- Location in New Hanover County and the state of North Carolina.
- Coordinates: 34°19′02″N 77°47′48″W﻿ / ﻿34.31722°N 77.79667°W
- Country: United States
- State: North Carolina
- County: New Hanover

Area
- • Total: 8.4 sq mi (21.8 km^{2})
- • Land: 8.4 sq mi (21.7 km^{2})
- • Water: 0.039 sq mi (0.1 km^{2})
- Elevation: 43 ft (13 m)

Population (2020)
- • Total: 7,397
- Time zone: UTC-5 (Eastern (EST))
- • Summer (DST): UTC-4 (EDT)
- FIPS code: 37-35975
- GNIS feature ID: 2403179

= Kirkland, North Carolina =

Kirkland, more commonly known as Porter's Neck, was a census-designated place (CDP) in New Hanover County, North Carolina, United States. The population was 7,397 at the 2020 census which is up from 6,204 in 2010. The CDP was redesignated as Porters Neck CDP for the 2010 census. Porter’s Neck is located in the statistical townships of Cape Fear and Harnett. The CDP is part of the Wilmington Metropolitan Statistical Area. Porter’s Neck, then Kirkland, was first listed as a CDP at the 2000 United States census.

==Geography==

According to the United States Census Bureau, the CDP has a total area of 8.4 sqmi, of which 8.4 sqmi is land and 0.04 sqmi (0.24%) is water.

==Demographics==

Historical population
| Census | Pop. | Note | %± |
|---|---|---|---|
| 2000 | 597 |  | — |
| 2010 | 6,204 |  | 939.2% |
| 2020 | 7,397 |  | 19.2% |

===2020 census===

Porters Neck racial composition
| Race | Number | Percentage |
|---|---|---|
| White (non-Hispanic) | 6,548 | 88.52% |
| Black or African American (non-Hispanic) | 217 | 2.93% |
| Native American | 9 | 0.12% |
| Asian | 110 | 1.49% |
| Pacific Islander | 2 | 0.03% |
| Other/Mixed | 258 | 3.49% |
| Hispanic or Latino | 253 | 3.42% |

As of the 2020 United States census, there were 7,397 people, 3,087 households, and 2,282 families residing in the CDP.

===2000 census===
As of the census of 2000, there were 579 people, 212 households, and 160 families residing in the CDP. The population density was 69.0 PD/sqmi. There were 231 housing units at an average density of 27.5 /sqmi. The racial makeup of the CDP was 64.08% White, 33.85% African American, 0.17% Native American, 0.35% Asian, and 1.55% from two or more races. Hispanic or Latino of any race were 2.07% of the population.

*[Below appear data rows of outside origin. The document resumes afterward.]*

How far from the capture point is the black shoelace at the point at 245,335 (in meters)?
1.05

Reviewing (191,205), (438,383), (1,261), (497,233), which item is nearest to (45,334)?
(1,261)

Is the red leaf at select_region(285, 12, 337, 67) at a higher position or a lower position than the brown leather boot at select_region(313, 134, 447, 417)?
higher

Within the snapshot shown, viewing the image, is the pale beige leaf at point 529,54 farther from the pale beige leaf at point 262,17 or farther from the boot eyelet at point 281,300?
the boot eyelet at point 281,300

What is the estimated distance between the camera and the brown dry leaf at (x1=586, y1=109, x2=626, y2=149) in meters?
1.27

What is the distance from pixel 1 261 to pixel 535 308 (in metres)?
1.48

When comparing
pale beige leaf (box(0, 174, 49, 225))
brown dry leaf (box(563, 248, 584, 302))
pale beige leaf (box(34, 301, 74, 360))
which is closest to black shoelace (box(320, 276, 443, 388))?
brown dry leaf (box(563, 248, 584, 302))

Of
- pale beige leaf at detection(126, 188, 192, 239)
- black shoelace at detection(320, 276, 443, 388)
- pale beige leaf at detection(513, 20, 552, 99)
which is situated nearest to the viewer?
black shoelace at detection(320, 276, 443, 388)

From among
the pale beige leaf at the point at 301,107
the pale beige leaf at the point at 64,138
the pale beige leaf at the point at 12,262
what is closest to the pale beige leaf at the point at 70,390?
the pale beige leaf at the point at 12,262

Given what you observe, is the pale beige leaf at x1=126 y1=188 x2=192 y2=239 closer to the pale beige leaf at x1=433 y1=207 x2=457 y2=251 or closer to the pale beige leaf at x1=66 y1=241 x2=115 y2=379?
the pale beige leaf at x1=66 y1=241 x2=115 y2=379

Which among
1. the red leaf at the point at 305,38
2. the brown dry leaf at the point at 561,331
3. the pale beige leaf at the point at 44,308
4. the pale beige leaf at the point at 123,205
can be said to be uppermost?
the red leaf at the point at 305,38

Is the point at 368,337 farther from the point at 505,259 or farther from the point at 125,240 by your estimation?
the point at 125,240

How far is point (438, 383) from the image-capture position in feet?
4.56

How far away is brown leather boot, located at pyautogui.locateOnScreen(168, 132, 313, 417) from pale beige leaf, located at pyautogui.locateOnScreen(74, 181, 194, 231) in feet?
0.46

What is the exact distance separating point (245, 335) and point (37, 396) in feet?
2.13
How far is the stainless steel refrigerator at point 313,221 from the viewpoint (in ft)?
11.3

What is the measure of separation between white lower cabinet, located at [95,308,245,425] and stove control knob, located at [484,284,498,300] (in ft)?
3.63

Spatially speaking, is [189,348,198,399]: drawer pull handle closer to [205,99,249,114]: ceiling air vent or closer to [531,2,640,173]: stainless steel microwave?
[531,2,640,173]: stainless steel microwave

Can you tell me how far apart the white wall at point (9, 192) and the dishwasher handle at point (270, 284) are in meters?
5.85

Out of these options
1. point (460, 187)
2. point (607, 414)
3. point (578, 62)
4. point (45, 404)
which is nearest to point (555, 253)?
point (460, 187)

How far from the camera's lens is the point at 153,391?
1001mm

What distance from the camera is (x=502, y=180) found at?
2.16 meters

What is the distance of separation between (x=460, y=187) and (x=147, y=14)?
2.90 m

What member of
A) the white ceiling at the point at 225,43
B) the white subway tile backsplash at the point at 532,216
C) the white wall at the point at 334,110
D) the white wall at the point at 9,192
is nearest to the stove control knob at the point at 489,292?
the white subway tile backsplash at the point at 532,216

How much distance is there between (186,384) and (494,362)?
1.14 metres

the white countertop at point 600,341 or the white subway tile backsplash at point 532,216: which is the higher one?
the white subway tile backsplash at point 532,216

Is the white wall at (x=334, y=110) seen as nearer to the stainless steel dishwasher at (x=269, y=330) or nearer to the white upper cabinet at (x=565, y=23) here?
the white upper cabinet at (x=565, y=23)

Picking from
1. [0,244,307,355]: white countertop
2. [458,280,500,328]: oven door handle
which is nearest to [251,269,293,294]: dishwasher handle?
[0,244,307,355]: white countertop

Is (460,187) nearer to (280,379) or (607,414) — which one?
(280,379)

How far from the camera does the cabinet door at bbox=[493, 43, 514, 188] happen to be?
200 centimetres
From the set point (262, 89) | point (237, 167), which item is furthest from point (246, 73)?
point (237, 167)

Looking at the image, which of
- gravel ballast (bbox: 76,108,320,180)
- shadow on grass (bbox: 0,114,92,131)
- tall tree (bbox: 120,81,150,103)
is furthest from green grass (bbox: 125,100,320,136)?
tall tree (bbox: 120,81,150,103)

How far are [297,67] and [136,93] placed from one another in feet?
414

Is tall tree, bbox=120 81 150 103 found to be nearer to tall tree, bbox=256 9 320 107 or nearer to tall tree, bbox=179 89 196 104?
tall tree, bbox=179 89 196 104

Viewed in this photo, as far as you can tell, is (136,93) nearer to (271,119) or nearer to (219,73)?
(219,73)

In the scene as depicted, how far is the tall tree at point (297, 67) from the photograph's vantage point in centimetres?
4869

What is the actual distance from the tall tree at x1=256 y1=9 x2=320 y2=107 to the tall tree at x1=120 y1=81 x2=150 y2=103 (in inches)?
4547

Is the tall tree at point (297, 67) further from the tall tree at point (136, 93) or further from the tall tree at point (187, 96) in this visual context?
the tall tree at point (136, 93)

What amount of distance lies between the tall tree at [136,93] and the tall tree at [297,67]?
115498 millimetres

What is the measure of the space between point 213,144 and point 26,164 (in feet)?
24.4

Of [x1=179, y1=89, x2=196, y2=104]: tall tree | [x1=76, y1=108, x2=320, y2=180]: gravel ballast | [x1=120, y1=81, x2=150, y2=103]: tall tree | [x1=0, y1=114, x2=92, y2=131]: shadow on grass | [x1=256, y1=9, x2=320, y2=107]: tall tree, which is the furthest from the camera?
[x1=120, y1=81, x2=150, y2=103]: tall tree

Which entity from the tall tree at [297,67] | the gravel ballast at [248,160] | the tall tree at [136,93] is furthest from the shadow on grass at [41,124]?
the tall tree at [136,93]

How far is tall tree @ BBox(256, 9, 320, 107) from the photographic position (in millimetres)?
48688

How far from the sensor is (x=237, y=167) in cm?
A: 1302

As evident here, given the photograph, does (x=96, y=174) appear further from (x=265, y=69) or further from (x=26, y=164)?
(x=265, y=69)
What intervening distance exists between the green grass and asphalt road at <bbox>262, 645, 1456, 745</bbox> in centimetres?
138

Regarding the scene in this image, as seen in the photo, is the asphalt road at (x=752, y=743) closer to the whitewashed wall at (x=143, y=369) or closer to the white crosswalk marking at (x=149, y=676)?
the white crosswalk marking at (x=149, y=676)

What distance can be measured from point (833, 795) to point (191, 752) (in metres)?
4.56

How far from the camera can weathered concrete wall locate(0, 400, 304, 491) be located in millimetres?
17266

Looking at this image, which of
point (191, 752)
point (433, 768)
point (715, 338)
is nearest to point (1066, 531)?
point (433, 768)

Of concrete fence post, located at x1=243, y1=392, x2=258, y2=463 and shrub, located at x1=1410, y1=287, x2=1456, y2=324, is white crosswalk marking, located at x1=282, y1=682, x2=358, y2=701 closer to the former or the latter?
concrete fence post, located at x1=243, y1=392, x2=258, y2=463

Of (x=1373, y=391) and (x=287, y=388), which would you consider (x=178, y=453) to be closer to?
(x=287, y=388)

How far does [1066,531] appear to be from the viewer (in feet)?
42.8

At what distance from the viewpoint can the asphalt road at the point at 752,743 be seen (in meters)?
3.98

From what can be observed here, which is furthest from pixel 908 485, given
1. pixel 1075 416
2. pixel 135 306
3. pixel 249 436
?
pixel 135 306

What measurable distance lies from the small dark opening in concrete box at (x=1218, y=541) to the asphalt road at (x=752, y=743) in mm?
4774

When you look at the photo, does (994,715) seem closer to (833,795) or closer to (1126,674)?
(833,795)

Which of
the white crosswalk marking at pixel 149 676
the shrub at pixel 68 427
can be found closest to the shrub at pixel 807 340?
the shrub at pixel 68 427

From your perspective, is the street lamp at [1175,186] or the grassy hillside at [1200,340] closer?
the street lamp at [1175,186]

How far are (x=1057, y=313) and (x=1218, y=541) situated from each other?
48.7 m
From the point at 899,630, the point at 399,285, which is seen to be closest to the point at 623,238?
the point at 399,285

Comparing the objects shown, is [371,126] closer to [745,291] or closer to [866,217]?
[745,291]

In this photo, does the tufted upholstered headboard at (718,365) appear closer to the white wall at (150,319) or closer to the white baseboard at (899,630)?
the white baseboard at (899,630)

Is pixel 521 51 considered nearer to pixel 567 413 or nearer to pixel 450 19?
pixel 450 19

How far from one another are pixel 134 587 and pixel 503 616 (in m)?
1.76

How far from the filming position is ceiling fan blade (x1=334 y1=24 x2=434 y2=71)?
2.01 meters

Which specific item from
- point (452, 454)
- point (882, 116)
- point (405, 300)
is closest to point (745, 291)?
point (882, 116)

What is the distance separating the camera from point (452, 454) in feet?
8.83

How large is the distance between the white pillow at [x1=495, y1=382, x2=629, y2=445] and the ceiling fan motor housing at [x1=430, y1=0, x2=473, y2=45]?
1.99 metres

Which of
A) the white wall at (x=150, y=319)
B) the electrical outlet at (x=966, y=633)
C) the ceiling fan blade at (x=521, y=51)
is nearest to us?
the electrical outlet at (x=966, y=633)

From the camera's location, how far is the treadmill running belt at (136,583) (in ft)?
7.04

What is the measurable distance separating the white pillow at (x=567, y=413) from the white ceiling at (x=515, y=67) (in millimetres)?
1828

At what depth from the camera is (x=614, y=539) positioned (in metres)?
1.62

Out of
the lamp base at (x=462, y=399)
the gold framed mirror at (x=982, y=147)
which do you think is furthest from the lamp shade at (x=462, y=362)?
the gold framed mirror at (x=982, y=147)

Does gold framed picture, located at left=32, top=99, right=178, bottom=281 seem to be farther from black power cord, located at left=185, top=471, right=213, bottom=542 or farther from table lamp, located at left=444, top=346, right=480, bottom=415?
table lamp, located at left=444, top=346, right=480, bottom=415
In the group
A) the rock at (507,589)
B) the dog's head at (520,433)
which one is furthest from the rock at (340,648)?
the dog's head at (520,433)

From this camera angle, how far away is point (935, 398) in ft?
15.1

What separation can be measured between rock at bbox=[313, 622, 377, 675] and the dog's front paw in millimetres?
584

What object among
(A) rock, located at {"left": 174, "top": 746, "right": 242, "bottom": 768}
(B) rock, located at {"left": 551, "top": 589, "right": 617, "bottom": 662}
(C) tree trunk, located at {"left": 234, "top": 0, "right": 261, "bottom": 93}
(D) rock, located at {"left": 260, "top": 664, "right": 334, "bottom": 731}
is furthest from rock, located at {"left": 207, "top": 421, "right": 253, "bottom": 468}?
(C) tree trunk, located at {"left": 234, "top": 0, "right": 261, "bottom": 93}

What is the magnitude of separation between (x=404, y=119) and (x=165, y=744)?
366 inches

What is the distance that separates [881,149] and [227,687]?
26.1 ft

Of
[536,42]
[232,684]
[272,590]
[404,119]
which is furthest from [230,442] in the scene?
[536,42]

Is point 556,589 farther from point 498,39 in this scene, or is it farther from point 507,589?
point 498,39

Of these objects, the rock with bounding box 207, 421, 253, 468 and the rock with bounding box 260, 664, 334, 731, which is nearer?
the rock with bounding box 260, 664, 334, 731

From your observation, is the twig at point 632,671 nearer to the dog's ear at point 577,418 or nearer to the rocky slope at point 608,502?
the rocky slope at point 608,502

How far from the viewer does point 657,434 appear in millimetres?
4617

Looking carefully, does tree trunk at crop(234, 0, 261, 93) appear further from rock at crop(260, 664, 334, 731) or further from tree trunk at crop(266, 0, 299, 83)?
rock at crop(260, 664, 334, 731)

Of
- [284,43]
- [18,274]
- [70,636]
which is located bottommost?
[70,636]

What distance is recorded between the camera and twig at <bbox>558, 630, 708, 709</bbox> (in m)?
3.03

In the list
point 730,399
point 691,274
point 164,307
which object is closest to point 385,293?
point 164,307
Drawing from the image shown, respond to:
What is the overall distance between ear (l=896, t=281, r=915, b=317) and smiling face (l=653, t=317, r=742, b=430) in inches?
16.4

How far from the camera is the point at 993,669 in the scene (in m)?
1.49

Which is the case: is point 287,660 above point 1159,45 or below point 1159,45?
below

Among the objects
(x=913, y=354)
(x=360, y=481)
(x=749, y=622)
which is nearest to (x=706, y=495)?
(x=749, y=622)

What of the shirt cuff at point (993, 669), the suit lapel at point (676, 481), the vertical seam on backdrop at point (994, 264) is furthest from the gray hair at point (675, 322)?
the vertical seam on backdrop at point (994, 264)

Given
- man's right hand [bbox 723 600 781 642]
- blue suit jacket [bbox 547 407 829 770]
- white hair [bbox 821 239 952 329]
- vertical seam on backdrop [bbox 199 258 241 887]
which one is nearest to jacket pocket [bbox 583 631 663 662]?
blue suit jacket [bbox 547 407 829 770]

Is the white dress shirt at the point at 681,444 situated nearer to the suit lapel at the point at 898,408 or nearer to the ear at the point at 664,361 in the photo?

There were 212 households, out of which 33.0% had children under the age of 18 living with them, 59.0% were married couples living together, 12.3% had a female householder with no husband present, and 24.5% were non-families. 21.7% of all households were made up of individuals, and 5.7% had someone living alone who was 65 years of age or older. The average household size was 2.73 and the average family size was 3.18.

In the CDP, the population was spread out, with 24.5% under the age of 18, 6.2% from 18 to 24, 30.9% from 25 to 44, 28.5% from 45 to 64, and 9.8% who were 65 years of age or older. The median age was 38 years. For every 100 females, there were 96.3 males. For every 100 females age 18 and over, there were 95.1 males.

The median income for a household in the CDP was $56,292, and the median income for a family was $57,083. Males had a median income of $34,063 versus $22,614 for females. The per capita income for the CDP was $21,439. About 8.2% of families and 10.2% of the population were below the poverty line, including none of those under age 18 and 15.9% of those age 65 or over.